PASSAGE CHOISI:
++++++++
Avant que d’être contemporaine et déstructurée, longtemps l’Architecture fut classique avec ses façades guindées obéissant à une symétrie parfaite inspirée de l’architecture des Palazzi Italiens de la Renaissance et des riches demeures d’Andrea Palladio. Le relevé de la place Vendôme (ci-dessus) effectué pendant mes années d’études montre bien ce rythme des façades distribués sur trois niveaux. Succession rythmée d’arcades lobées en rez-de-chaussée surmontées de deux étages nobles avec alternances d’ouvertures (les fenêtres) et pilastres pour reprendre les charges. Enfin en toiture un étage de service éclairé par des oculus. Toutefois il n’y a pas que dans le dessin d’Architecture que l’on trouve un rythme. Il est aisé d’en percevoir un chez Escher ou dans les peintures d’artistes modernes comme Victor Vasarely, Sonia Delaunay ou Piet Mondrian pour ne citer que ceux là. Dans l’œuvre de ce dernier l’alternance des vides (blancs) et des pleins (couleurs) et des 3 primaires (Jaune, Rouge et Bleu) avec les Noirs et les Gris créé un rythme géométrique.
++++++++
DONNÉES CI-DESSOUS:

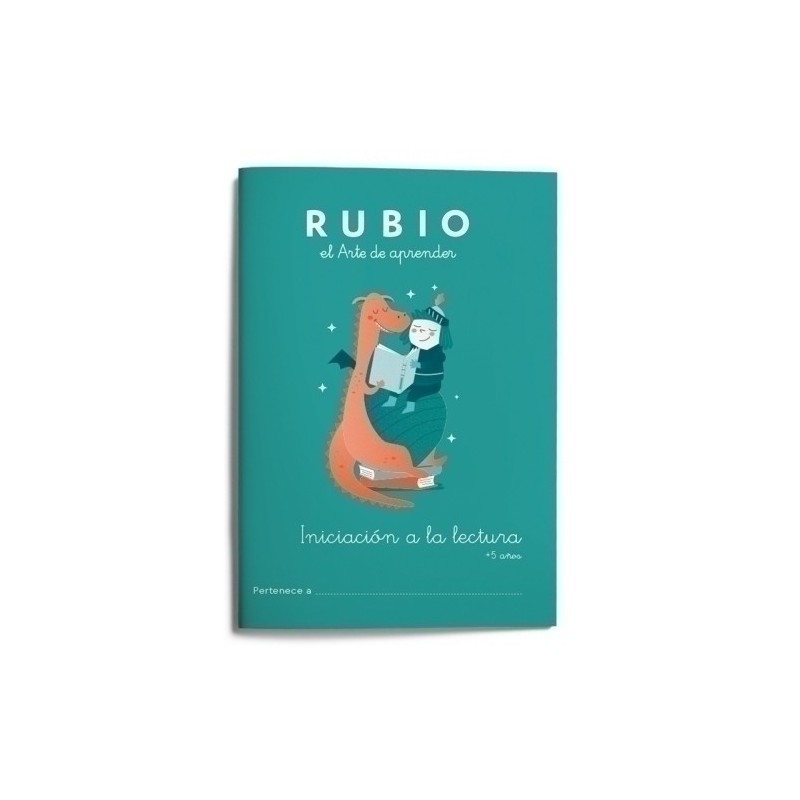 IL5_2ED-CUADERNO RUBIO A5 INICIACION LECTURA +5 precio por 5 unidades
++++++++
TRAVAIL DEMANDÉ: Rédigez la suite du texte sur le rythme dans l'architecture et la peinture, en reprenant juste après sa dernière phrase.

VOTRE RÉPONSE:
Œuvre de Piet MONDRIAN
Toutefois dans la peinture des Maîtres du passé il est possible aussi de trouver des rythmes comme je vais le montrer avec “la Cène” de Philippe de Champaigne. Dans cette scène nous assistons au dernier repas du Christ au cours duquel il annonce qu’avant que le coq n’ai chanté trois fois l’un de ses disciples le trahira. On perçoit dans la main gauche (la main qui reçoit par opposition à la main droite qui donne) de Judas Iscariote la bourse contenant les trente deniers reçus en récompense de sa trahison. En observant les personnages nous pouvons constater que Jésus occupe la position centrale avec de part et d’autre deux disciples. Le disciple à la gauche du tableau avec une tunique Verte et Rouge (couleurs complémentaires symbolisant la Terre et le Feu) tandis que le disciple à la droite du tableau arborre les deux couleurs complémentaires Jaune et Bleu (qui représentent ici l’Air et l’Eau). Jésus au centre représente ainsi la Quinte essence. A gauche et à droite du tableau deux groupes de cinq personnages dont celui de Judas sur la gauche.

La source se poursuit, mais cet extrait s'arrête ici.